Sex pheromone* spray boosts senior romance
19:00
26 January 2005
Exclusive
from New Scientist Print Edition
Andy
Coghlan
A
mystery chemical that young women deploy as a sex attractant pheromone seems to
work for post-menopausal women too.
Joan
Friebely of Harvard University, US, and Susan Rako, a private physician in
Newton, Massachusetts, US, have studied 44 post-menopausal women. Half added
Athena Pheromone 10:13, originally isolated from a woman's armpit sweat, to
their perfume while half added a dummy compound. Neither the women nor the
researchers knew who was in each group until the results were in.
In
diaries kept by the women for six weeks, 41% of pheromone users reported more
petting, kissing and affection with partners compared with 14% receiving the
placebo. Overall, 68% of pheromone users reported increases in at least one of
four "intimate socio-sexual behaviours" such as formal dates and sex,
as against 41% on the placebo.
But
the pheromone's discoverer, biologist Winnifred Cutler, is keeping its identity
secret until patents have been granted to Cutler's Athena Institute for Women's
Wellness Research in Chester Springs, Pennsylvania, US. "It's still a
mystery substance being applied to individuals at unknown concentrations,"
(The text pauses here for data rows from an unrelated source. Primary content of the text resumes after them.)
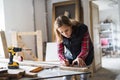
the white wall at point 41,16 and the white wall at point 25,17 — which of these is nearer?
the white wall at point 25,17

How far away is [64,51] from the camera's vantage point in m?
2.04

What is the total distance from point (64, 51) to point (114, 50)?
25.7ft

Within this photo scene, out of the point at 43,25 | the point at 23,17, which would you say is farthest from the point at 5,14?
the point at 43,25

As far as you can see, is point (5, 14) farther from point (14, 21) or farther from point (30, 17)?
point (30, 17)

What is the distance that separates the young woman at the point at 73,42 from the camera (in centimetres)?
180

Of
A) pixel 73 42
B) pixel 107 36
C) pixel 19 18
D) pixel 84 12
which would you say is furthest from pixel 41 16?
pixel 107 36

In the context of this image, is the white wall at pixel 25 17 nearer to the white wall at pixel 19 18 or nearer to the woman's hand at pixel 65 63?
the white wall at pixel 19 18

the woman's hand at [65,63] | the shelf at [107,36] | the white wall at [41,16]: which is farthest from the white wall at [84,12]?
the shelf at [107,36]

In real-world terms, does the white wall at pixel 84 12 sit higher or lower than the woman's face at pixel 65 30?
higher

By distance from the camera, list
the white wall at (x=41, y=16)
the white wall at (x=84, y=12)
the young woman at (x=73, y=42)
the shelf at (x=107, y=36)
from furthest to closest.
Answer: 1. the shelf at (x=107, y=36)
2. the white wall at (x=41, y=16)
3. the white wall at (x=84, y=12)
4. the young woman at (x=73, y=42)

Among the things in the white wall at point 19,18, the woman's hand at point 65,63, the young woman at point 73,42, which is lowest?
the woman's hand at point 65,63

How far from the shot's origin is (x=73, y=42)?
1.91 metres

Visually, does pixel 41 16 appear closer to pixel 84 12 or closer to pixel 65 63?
pixel 84 12

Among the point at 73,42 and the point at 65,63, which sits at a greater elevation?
the point at 73,42
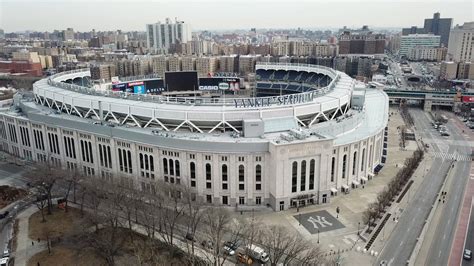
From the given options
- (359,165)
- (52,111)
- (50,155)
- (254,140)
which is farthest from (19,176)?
(359,165)

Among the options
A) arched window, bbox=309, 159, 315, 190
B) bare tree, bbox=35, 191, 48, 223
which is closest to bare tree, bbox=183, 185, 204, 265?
arched window, bbox=309, 159, 315, 190

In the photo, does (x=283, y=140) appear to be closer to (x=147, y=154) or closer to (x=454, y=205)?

says George Preti of the Monell Chemical Senses Centre in Philadelphia,
Pennsylvania.
Friebely
and Rako say they have no financial interest in the product.
Journal
reference: The Journal of
Sex Research (vol 41, p 372)
JL(I'll believe it when I smell it!)
*a chemical substance that is produced by an animal and serves especially as a stimulus to other individuals of the same species for one or more behavioral responses -- often sexual.